> [Work request] What number of lines in the records below hold the word "species"? Give that number alone.

### Supplied material ###

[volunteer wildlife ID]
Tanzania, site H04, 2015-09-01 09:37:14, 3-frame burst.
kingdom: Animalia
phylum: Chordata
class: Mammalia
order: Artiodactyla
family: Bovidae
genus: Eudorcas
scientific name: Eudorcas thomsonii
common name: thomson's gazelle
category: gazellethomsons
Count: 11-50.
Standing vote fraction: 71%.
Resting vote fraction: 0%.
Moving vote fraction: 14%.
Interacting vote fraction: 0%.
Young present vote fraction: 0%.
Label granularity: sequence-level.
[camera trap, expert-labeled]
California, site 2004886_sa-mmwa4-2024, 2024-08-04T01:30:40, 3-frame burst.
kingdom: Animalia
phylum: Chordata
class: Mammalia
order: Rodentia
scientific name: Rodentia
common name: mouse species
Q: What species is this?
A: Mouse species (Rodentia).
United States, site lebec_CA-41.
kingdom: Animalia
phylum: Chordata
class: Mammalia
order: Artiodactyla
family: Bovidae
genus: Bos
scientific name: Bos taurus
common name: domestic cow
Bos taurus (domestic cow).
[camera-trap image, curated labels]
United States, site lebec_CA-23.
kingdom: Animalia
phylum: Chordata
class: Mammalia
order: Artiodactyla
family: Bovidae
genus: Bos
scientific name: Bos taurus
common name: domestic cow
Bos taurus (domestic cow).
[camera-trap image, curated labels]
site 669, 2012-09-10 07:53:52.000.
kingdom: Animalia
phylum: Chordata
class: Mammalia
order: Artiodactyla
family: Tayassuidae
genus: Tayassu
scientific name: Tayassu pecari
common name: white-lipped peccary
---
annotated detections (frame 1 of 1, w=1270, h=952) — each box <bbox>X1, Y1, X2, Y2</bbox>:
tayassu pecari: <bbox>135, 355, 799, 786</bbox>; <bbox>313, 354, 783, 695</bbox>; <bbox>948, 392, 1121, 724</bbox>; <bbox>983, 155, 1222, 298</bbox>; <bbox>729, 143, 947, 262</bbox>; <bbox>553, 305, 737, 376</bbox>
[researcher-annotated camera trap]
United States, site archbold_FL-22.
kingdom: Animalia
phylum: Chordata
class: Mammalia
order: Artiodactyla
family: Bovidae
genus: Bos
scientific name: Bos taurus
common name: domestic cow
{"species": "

###

> [Written solution] 4